=== MATERIAL PROVIDED ===

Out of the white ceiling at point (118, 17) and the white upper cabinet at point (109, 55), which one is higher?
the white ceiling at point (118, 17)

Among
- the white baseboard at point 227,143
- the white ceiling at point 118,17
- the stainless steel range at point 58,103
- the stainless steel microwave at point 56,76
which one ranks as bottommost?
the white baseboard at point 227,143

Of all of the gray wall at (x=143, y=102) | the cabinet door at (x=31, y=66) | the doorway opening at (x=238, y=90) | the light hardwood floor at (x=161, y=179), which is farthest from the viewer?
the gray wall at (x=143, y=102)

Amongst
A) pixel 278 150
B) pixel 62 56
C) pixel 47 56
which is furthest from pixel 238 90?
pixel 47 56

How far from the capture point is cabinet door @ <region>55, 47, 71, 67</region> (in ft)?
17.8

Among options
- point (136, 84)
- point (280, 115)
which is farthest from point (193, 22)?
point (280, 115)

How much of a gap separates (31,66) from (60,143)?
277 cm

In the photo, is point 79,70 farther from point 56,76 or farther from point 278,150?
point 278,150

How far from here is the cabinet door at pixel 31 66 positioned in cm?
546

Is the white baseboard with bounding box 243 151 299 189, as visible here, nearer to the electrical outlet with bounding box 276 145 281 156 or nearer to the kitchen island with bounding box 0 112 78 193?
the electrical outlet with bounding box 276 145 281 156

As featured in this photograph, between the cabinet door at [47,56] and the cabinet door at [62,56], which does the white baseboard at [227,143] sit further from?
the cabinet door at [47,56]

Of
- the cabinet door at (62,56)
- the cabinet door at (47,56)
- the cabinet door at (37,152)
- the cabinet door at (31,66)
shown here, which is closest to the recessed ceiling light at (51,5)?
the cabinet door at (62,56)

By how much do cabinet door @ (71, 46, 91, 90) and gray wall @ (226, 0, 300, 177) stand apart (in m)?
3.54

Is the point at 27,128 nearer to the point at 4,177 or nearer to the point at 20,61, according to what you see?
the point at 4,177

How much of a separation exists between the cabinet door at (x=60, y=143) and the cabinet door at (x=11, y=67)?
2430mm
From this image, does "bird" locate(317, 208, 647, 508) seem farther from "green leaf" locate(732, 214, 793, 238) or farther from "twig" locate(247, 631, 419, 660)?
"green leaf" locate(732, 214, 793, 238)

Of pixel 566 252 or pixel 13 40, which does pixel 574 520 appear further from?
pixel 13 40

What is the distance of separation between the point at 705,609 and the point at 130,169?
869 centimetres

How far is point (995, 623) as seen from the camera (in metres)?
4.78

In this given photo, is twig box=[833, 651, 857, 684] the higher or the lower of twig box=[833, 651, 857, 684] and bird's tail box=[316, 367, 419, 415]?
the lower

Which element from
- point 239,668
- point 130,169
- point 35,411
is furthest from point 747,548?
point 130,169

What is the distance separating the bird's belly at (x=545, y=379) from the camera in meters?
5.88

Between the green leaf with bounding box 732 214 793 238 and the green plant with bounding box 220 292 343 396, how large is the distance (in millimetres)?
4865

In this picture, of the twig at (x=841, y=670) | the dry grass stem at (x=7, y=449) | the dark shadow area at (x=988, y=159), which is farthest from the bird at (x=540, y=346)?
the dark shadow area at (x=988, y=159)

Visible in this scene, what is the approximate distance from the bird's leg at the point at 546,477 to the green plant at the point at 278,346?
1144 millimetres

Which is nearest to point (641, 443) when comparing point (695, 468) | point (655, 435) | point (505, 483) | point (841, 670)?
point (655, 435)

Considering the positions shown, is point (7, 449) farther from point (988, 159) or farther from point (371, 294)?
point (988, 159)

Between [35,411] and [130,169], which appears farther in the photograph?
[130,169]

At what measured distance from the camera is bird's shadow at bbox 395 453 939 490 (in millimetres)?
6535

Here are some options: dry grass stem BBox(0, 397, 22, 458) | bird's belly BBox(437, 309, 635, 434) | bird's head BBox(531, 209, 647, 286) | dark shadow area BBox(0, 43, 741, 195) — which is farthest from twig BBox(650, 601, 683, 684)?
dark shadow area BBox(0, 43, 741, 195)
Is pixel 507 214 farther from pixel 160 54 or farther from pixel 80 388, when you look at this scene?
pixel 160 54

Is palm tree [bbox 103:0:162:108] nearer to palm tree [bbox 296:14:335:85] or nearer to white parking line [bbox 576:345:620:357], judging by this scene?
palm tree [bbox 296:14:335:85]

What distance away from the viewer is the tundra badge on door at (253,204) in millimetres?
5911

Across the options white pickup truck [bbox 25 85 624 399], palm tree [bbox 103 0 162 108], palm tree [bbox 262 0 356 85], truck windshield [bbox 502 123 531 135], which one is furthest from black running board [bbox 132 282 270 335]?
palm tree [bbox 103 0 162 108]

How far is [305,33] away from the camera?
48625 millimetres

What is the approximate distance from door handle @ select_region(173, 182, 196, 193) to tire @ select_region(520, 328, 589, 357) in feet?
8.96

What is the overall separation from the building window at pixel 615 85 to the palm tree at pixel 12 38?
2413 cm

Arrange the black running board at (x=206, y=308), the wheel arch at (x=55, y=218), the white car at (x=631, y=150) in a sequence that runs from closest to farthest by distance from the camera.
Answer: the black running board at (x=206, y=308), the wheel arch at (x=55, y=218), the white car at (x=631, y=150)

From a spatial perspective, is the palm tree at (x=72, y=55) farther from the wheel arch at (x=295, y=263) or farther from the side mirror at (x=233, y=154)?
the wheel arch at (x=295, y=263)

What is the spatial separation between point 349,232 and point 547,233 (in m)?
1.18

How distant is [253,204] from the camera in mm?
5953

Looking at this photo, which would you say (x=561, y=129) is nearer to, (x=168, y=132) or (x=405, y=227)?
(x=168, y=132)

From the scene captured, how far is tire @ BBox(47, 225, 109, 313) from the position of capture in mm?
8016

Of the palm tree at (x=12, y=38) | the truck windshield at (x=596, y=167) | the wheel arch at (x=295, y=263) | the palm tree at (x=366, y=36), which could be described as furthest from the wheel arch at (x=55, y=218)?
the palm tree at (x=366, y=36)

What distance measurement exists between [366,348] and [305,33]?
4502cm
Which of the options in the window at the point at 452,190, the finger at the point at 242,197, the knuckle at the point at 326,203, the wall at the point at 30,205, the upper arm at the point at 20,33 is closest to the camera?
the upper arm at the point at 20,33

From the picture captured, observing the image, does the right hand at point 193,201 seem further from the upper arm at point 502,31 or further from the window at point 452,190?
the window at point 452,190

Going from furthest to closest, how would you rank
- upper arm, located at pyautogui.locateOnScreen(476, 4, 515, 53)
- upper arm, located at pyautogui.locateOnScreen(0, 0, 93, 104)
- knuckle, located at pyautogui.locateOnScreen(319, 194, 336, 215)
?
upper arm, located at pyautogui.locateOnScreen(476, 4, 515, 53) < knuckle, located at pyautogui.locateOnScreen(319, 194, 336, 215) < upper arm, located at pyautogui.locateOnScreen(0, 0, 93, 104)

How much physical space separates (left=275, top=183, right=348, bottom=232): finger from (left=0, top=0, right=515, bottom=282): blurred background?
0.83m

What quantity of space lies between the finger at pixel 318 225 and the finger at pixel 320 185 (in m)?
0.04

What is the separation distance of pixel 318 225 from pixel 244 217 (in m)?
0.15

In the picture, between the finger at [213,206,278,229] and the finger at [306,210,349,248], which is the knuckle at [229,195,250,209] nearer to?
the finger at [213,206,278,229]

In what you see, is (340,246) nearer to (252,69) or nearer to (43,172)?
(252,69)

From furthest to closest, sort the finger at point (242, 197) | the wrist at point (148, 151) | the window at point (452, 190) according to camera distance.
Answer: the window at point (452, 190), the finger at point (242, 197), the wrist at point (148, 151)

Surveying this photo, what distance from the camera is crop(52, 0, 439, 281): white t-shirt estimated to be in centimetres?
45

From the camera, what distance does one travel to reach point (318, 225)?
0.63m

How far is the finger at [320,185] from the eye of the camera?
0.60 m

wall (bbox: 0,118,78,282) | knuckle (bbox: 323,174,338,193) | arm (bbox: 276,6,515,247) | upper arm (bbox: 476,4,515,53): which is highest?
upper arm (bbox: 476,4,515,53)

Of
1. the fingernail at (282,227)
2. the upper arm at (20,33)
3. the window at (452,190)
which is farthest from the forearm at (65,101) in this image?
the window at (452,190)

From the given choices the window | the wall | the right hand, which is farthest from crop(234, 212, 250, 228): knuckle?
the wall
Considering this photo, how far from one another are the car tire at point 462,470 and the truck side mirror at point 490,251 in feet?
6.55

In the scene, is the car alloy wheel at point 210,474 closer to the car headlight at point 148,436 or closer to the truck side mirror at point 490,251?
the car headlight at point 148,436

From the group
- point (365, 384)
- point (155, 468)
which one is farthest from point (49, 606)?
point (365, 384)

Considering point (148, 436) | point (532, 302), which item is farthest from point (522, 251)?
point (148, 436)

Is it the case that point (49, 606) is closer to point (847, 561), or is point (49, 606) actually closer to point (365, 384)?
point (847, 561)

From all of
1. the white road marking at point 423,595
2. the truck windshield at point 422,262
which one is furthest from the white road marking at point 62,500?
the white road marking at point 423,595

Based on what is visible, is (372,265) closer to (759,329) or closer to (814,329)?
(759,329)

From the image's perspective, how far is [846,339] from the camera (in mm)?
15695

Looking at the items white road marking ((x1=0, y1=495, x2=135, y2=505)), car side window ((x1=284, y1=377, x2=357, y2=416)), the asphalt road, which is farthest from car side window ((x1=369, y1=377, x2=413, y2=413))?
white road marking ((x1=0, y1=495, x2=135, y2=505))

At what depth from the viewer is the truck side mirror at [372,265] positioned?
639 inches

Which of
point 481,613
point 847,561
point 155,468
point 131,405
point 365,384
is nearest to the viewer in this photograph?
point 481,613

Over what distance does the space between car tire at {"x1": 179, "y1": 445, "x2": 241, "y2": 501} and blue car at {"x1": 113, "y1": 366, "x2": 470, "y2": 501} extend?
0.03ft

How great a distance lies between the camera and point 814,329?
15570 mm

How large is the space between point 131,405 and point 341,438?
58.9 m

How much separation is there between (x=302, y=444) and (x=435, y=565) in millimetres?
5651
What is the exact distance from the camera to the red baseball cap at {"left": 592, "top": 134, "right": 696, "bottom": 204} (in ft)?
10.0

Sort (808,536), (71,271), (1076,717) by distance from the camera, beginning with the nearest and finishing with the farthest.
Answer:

=== WRITTEN TASK ===
Express the records in the part that opens with the line containing "How much of a gap" and closes with the line containing "869 centimetres" as a two-column CSV, with columns named input and output and one row per record. Put each field in double quotes and replace any line breaks inside a field with spaces.

=== THE SOLUTION ===
input,output
"How much of a gap separates (31,66) from (60,143)?","277 cm"
"In the photo, is point 79,70 farther from point 56,76 or farther from point 278,150?","point 278,150"
"How far from here is the cabinet door at pixel 31 66 positioned in cm?","546"
"Is the white baseboard with bounding box 243 151 299 189, as visible here, nearer to the electrical outlet with bounding box 276 145 281 156 or nearer to the kitchen island with bounding box 0 112 78 193?","the electrical outlet with bounding box 276 145 281 156"
"As featured in this photograph, between the cabinet door at [47,56] and the cabinet door at [62,56], which does the white baseboard at [227,143] sit further from?","the cabinet door at [47,56]"
"Of - the cabinet door at (62,56) - the cabinet door at (47,56) - the cabinet door at (37,152) - the cabinet door at (31,66) shown here, which is closest to the recessed ceiling light at (51,5)?","the cabinet door at (62,56)"
"By how much do cabinet door @ (71, 46, 91, 90) and gray wall @ (226, 0, 300, 177) stand apart (in m)?","3.54"
"Is the point at 27,128 nearer to the point at 4,177 or nearer to the point at 20,61, according to what you see?","the point at 4,177"
"How much of a separation exists between the cabinet door at (x=60, y=143) and the cabinet door at (x=11, y=67)?","2430mm"
"From this image, does ""bird"" locate(317, 208, 647, 508) seem farther from ""green leaf"" locate(732, 214, 793, 238) or farther from ""twig"" locate(247, 631, 419, 660)?","""green leaf"" locate(732, 214, 793, 238)"
"Of pixel 566 252 or pixel 13 40, which does pixel 574 520 appear further from?","pixel 13 40"
"What is the distance of separation between the point at 705,609 and the point at 130,169?","869 centimetres"